Error concealment operations may also include, during a transition period, performing blind BWE that includes estimating LP coefficient (LPC) values, LSF values, frame energy parameters (e.g., gain frame values), temporal shaping values (e.g., gain shape values), etc. for a second frequency band based on the predicted low-band core and/or high-band BWE for the erroneous frame. Alternatively, such data, which may include LPC values, LSF values, frame energy parameters (e.g., gain frame values), temporal shaping parameters (e.g., gain shape values), etc., may be selected from a set of fixed values. In some examples, error concealment includes increasing LSP spacing and/or LSF spacing for an erroneous frame relative to the previous frame. Alternatively, or in addition, during a bandwidth transition period, error concealment may include reducing high-frequency signal energy (e.g., via adjustment of gain frame values) on a frame-by-frame basis to fade out the signal energy in the frequency band for which blind BWE is performed. In particular aspects, smoothing (e.g., overlap and add operations) may be performed at frame boundaries during a bandwidth transition period.

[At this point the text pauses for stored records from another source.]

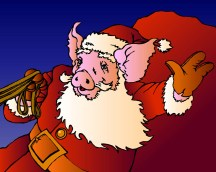 Santa Pig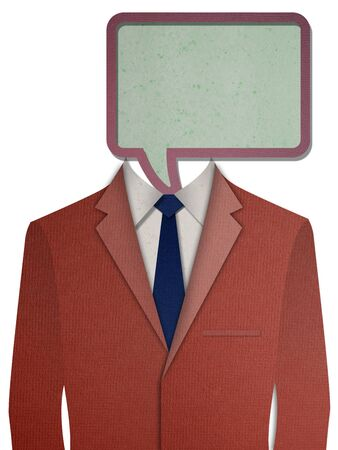 dressy: Paper cut Red business suit with a dialog head Stock Photo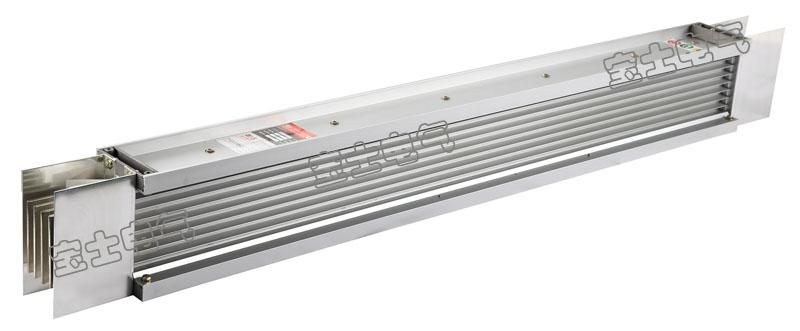 鋁導體密集型低壓封閉式插接母線槽系統 1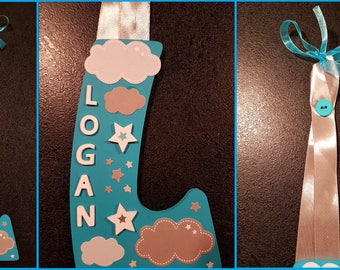 "first name letter wall ""LOGAN"""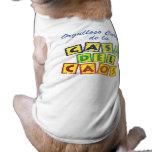 Cabeza de la Casa del Caos Doggie Tee Shirt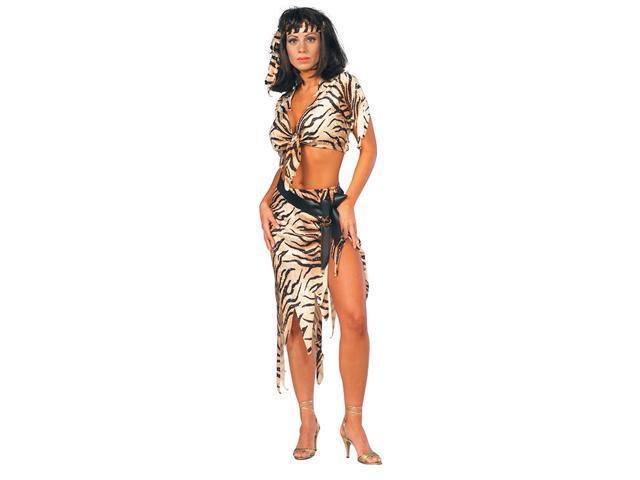 Adult Sexy Jungle 'Jane' Costume - Jungle Costumes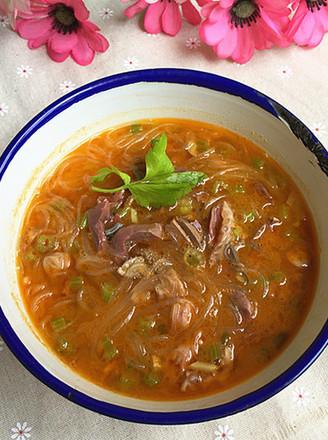 粉丝羊杂汤的做法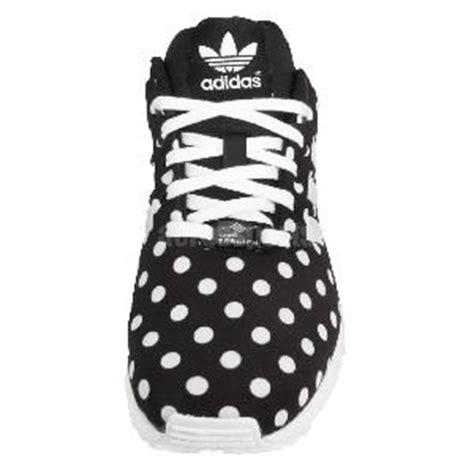Adidas Zx Flux Polkadot Black White adidas originals zx flux w polka dot black white womens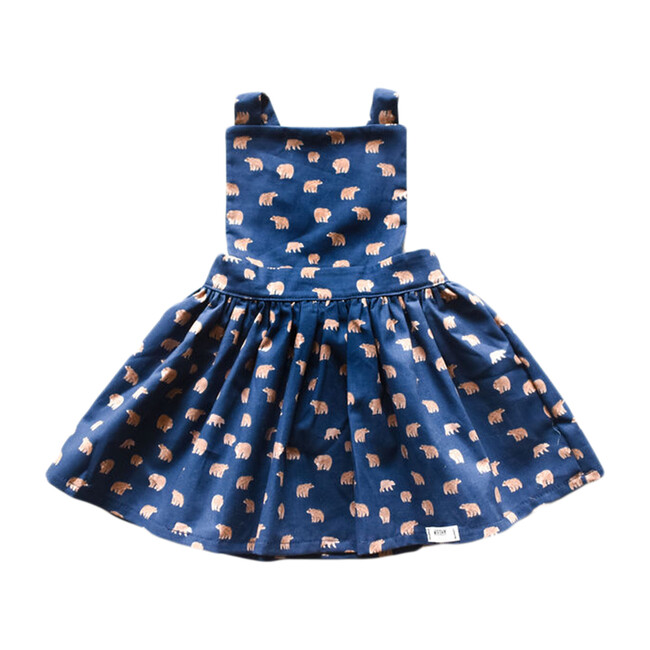 Pinafore Dress, Grizzly Bears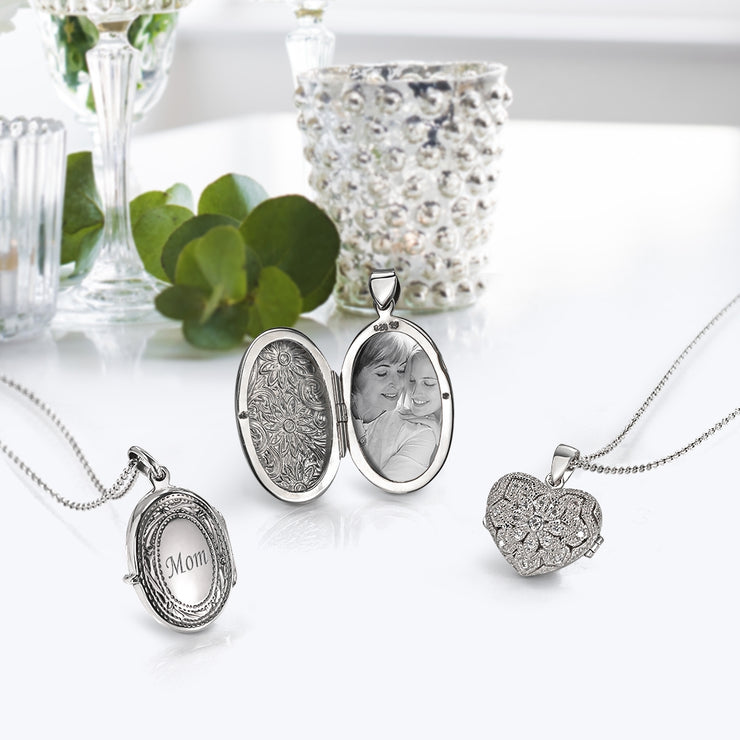 CZ Heart Shape Aromatherapy Essential Oil Perfume Diffuser Locket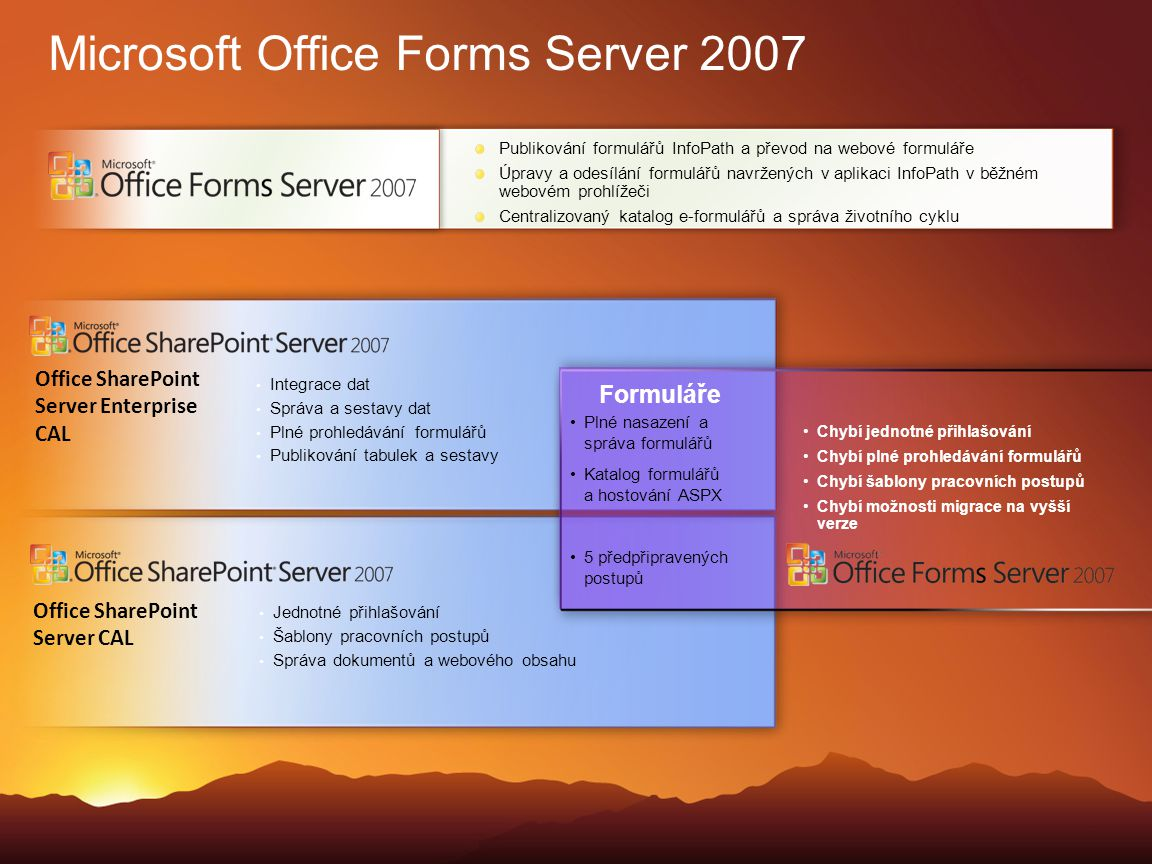 Microsoft Office Forms Server 2007
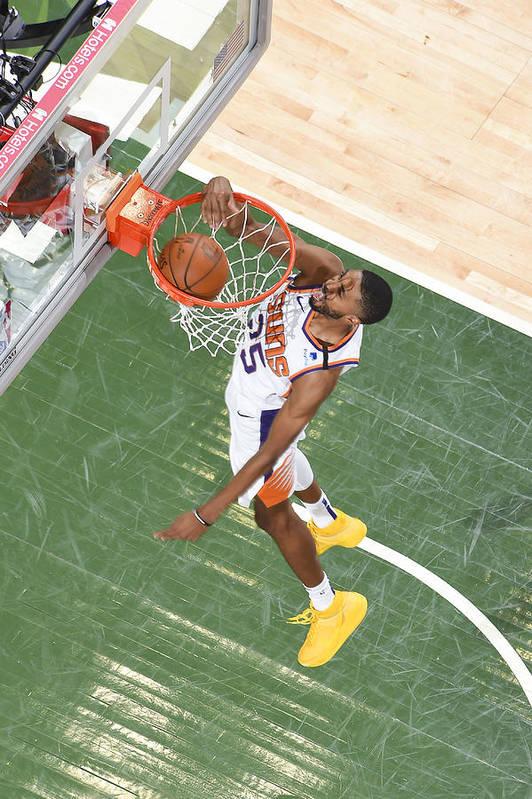 Playoffs Art Print featuring the photograph 2021 NBA Playoffs - Phoenix Suns v Milwaukee Bucks by Andrew D. Bernstein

In the example of FIG. 1, a second frame 106, which sequentially follows a first frame 104a or 104b, is designated as being erroneous (e.g., “lost”). As shown in FIG. 1, the first frame may have a different bandwidth than the erroneous second frame 106 (e.g., as shown with respect to the first frame 104a), or may have the bandwidth as the erroneous second frame 106 (e.g., as shown with respect to the first frame 104b). Moreover, the erroneous second frame 106 is part of a bandwidth transition period. Thus, error concealment operations for the second frame 106 may not only include generating low-band core data and high-band BWE data, but may additionally include generating blind BWE data to continue the energy smoothing operation described with reference to FIG. 3. In some cases, performing both error concealment and blind BWE operations may increase decoding complexity at the electronic device 110 beyond a complexity threshold. For example, if the first frame is a NELP frame, the combination of NELP error concealment for the second frame 106 and blind BWE for the second frame 106 may increase the decoding complexity beyond the complexity threshold.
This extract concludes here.